Mike Plews: "Standby for a direct experience alert. When we got HD digital cameras a few years back our browser allowed easy frame grabs. I figured one still masterpiece after another would flow from this source. In fact much of the time it produces one frame just before the ideal shot and one just after and that is blasting away at 60 frames per. Sometimes they are very close but don't count on it happening all the time. No free lunch folks, just move on and hone your shooting reflexes."
Adrian Malloch: "The argument 'high frame rates make decisive-moment photography obsolete,' pops up every time a faster stills camera is announced. I remember years ago reading about Sports Illustrated photography legend John Zimmerman's quest to photograph the impact of a boot with a football at the moment of contact. He did the first attempt with a standard 4 FPS motor-driven Nikon of the day, holding the shutter down as the the footballer kicked. Over and over, but no frames were even close. He started experimenting—it was in the 1960s, with specialist motor-driven Hulcher cameras which increasingly got faster with each generation. Whenever Zimmerman got his hands on a new Hulcher he would go out and attempt the same shot, but without success. Years passed, the frame-rates were now in the hundreds on 250-exposure rolls of film, yet the shot still eluded him. Then a colleague suggested he lose the motor drive and just time the shot. On one 36-exposure film, using his honed instincts of anticipation and timing, Zimmerman achieved several examples of the photograph he had been failing to get for years from the high frame-rate camera approach.
"Lesson: The photographer makes the photograph, not the camera."

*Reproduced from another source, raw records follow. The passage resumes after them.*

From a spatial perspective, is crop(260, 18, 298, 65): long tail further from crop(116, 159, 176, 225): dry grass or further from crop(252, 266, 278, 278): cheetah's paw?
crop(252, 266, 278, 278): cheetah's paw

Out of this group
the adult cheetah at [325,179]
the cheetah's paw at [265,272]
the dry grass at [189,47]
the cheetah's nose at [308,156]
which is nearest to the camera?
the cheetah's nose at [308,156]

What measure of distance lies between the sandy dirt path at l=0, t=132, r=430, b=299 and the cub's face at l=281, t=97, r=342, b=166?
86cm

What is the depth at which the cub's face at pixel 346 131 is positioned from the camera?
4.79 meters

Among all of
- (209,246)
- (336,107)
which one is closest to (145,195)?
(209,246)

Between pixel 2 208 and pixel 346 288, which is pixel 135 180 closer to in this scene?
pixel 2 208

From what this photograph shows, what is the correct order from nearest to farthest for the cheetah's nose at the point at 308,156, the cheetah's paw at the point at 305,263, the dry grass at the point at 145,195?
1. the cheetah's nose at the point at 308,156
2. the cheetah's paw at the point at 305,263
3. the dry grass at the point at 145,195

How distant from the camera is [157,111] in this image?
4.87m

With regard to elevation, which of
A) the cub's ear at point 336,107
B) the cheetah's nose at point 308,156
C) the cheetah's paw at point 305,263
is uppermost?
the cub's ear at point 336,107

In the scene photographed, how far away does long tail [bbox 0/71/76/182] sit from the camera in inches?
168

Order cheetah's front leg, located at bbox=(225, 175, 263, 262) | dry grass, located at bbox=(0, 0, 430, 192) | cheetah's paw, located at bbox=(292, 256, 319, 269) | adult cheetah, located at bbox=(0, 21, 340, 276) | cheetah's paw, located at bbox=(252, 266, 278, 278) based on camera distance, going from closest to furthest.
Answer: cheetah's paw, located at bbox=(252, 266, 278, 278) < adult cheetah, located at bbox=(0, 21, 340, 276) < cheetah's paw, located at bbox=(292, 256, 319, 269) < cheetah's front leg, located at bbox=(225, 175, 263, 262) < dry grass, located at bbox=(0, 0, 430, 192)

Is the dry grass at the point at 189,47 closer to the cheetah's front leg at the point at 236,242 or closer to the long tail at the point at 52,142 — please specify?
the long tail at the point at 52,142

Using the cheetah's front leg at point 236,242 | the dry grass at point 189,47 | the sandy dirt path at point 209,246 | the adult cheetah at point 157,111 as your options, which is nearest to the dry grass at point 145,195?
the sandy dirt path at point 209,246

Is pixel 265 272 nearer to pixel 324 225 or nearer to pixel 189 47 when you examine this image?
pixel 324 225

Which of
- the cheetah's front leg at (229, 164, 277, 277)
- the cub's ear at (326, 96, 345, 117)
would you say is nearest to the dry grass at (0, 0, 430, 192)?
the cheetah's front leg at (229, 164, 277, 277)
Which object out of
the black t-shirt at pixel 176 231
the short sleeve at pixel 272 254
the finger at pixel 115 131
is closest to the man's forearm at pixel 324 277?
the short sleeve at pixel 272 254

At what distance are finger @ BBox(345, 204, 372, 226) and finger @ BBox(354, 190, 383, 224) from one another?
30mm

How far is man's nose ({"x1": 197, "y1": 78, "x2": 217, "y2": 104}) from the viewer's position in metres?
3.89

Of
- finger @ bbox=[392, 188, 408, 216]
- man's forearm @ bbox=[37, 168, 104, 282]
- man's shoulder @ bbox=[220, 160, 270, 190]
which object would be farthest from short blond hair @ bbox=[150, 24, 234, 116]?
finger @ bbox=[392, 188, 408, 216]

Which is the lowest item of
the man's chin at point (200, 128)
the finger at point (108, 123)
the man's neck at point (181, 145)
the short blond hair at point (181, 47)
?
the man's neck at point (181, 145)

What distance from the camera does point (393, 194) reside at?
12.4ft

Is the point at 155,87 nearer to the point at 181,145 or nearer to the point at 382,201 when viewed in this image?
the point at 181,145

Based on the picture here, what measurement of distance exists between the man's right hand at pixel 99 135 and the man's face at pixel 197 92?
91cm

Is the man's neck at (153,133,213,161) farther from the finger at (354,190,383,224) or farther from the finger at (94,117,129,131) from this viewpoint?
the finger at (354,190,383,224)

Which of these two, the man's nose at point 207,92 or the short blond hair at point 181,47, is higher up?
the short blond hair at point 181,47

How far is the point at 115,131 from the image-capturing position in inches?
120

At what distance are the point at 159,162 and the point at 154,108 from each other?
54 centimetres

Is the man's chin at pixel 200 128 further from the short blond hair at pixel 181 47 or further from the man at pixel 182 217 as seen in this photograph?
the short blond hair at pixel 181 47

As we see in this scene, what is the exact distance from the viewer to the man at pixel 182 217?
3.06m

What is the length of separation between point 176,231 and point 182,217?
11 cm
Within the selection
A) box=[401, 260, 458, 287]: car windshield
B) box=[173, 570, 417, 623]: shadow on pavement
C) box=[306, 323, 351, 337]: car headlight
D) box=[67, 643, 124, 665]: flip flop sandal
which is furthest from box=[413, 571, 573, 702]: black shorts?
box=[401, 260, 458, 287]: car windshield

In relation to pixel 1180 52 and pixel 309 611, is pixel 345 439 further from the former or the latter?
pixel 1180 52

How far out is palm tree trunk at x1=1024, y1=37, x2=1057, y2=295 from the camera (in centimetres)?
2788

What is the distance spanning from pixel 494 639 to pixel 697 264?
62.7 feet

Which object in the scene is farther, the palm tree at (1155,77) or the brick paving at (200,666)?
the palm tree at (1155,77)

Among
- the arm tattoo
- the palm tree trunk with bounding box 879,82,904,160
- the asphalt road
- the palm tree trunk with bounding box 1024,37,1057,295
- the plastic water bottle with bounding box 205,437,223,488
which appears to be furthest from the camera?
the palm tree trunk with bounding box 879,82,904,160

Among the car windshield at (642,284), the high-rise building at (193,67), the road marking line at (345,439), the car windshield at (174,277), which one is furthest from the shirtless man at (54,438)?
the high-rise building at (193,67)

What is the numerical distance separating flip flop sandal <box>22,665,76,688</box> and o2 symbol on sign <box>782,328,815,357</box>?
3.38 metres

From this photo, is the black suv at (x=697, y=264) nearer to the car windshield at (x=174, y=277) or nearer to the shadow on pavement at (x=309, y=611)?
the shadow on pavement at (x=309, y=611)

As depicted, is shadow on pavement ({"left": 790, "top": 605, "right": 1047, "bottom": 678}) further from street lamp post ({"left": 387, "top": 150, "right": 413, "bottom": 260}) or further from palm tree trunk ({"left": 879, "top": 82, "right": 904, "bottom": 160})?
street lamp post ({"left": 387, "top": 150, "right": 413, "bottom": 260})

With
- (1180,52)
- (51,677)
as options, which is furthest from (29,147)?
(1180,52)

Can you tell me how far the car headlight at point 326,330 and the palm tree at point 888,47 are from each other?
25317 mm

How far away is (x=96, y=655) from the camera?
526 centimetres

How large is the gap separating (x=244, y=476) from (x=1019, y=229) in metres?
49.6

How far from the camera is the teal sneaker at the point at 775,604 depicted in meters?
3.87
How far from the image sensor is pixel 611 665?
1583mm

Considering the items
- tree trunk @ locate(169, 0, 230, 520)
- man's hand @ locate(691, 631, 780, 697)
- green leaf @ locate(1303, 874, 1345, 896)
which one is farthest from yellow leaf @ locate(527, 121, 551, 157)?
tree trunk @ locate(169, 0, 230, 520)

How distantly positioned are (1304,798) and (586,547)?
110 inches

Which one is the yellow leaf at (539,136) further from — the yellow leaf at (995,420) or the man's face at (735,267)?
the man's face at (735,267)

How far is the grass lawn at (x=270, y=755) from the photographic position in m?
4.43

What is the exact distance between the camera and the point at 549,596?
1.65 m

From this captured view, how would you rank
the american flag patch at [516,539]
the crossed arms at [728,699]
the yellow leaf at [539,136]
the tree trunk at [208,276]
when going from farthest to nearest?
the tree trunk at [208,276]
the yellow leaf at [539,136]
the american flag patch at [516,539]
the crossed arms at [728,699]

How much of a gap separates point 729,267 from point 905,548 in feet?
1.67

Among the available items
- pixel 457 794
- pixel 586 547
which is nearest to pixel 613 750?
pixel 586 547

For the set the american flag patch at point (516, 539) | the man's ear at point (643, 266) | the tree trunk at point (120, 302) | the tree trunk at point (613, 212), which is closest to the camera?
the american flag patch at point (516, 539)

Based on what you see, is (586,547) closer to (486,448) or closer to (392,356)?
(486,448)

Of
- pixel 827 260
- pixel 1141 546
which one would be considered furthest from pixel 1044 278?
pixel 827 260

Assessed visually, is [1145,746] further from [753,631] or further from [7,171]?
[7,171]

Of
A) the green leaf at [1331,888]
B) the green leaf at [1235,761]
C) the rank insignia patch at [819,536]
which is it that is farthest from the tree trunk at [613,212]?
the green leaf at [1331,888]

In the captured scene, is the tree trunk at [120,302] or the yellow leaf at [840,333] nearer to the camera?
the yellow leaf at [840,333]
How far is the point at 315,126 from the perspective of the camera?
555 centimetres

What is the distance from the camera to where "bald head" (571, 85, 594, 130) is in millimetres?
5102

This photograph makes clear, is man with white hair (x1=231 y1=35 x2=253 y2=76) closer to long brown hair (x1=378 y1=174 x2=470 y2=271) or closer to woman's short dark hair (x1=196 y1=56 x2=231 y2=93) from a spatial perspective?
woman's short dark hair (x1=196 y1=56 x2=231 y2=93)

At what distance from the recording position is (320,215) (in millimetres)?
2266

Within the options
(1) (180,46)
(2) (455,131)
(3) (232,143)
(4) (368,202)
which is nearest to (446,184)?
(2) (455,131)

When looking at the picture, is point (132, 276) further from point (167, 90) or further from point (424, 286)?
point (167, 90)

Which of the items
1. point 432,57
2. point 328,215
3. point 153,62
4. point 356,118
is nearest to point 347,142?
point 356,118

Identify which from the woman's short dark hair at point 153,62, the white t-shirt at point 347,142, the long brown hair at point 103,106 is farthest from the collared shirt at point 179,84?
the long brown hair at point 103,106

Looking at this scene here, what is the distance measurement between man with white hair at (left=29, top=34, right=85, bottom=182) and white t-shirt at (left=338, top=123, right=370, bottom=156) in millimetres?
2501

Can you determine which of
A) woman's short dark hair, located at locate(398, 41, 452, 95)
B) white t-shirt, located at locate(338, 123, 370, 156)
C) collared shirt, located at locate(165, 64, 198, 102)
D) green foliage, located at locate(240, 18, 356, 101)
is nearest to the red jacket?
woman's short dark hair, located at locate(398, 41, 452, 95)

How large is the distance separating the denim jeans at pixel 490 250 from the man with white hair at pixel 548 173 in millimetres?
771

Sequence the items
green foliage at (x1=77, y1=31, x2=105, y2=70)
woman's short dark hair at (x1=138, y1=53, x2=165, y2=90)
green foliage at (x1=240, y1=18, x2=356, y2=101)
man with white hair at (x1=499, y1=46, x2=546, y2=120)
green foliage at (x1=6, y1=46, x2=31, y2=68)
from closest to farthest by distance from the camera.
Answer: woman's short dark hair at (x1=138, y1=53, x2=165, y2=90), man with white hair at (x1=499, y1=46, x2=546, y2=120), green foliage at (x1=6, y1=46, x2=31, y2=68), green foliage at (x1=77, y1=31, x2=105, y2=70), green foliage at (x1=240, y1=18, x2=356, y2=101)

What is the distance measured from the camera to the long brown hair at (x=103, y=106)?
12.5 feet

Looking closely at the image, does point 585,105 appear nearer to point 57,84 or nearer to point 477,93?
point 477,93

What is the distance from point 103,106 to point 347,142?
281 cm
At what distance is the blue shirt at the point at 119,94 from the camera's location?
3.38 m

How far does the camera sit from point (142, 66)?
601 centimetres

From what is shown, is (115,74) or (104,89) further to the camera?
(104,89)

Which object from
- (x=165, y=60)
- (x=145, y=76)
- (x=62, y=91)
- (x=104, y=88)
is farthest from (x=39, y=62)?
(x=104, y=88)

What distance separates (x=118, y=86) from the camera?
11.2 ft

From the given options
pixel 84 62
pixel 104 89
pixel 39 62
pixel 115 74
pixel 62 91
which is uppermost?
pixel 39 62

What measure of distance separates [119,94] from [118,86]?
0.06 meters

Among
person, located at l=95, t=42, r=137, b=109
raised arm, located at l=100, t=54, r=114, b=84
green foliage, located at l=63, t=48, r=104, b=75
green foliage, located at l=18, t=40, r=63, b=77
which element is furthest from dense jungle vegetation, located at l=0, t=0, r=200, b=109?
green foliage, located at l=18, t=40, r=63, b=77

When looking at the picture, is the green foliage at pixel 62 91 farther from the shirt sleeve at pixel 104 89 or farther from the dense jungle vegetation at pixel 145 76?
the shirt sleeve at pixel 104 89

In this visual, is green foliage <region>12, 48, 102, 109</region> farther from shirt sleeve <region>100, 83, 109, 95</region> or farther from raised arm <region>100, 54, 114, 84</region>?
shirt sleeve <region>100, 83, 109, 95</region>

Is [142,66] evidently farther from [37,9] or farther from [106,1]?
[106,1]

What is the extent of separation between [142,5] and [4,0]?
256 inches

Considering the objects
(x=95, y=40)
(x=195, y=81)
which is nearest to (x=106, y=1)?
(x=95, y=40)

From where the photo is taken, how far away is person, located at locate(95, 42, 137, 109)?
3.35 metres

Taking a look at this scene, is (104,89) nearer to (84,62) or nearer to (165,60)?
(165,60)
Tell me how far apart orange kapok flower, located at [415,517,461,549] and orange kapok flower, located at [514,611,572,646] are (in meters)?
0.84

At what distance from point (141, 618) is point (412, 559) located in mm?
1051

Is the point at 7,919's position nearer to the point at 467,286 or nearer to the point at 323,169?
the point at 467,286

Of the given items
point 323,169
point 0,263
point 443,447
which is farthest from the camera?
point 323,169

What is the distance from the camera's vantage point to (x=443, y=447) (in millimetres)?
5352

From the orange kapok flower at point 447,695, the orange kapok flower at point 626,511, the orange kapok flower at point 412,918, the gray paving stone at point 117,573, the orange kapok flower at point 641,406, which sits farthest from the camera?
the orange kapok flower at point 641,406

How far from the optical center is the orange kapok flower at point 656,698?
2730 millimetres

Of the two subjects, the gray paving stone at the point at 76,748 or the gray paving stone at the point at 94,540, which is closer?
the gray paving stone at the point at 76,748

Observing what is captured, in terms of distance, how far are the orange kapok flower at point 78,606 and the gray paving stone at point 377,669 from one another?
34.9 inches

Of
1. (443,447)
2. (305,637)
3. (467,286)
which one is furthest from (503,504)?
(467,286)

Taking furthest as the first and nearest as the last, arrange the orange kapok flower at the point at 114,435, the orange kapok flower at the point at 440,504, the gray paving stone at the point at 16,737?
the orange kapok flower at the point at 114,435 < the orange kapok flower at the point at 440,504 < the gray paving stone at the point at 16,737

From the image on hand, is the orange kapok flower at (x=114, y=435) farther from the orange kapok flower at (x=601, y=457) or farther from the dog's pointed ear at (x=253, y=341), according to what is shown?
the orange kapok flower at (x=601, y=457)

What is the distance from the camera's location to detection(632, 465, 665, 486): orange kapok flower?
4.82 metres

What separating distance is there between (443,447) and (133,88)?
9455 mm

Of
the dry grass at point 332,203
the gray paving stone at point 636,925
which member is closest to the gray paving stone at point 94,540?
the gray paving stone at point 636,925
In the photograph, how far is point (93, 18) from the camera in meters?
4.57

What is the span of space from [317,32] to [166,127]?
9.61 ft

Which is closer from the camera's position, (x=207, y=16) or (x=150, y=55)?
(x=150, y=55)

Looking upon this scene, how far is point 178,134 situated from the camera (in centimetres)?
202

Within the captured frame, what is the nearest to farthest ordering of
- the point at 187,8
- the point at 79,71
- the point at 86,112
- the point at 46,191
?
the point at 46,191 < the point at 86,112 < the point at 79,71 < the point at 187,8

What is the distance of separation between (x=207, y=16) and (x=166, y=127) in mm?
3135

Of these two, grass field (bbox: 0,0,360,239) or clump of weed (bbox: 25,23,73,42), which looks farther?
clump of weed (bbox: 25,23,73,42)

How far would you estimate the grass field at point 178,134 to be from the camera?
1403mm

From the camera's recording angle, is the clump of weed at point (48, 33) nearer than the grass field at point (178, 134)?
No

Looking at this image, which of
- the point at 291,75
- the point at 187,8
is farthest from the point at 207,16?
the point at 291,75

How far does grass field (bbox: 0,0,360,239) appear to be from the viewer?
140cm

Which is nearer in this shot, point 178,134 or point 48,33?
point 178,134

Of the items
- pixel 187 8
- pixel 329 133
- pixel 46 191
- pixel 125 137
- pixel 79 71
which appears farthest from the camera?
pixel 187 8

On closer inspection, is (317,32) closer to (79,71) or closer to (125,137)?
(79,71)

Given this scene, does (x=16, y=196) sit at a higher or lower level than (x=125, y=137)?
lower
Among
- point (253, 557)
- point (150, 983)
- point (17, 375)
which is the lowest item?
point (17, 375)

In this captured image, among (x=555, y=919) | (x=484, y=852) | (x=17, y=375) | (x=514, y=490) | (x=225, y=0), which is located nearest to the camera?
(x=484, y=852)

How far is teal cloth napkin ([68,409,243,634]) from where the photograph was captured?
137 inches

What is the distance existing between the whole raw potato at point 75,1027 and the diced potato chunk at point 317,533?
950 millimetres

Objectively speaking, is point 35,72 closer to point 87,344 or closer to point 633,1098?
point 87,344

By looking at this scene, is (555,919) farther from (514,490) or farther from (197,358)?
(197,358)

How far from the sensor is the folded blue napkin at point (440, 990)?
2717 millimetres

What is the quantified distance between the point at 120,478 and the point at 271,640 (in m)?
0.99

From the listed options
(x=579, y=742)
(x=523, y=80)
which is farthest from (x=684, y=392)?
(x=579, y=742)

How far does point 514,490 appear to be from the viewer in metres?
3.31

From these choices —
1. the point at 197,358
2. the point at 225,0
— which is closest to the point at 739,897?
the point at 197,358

David W. Scott: "In my years of making and editing films, the one thing I dreaded most was pulling a 'usable' still image from a motion picture stream. Inevitably, the frame you really want is the one you imagine exists between frame X and frame Y. Motion pictures look amazing in part because our brains extrapolate an infinite number of frames from the slices in time that are actually photographed and shown to us. When the pictures are moving, our perception is of an unbroken image, and we imagine being able to stop at an arbitrary place and have that as a still image. In practise, each of the 30 frames per second are punctuated by blackness, 30 times per second. Ironically, it was the frustrating experience of trying to pull usable stills from a motion stream that convinced me of the wisdom of 'the decisive moment' in still photography. An attentive eye, and a deft hand, of a photographer who knows her particular camera/shutter, can absolutely capture 'the' moment."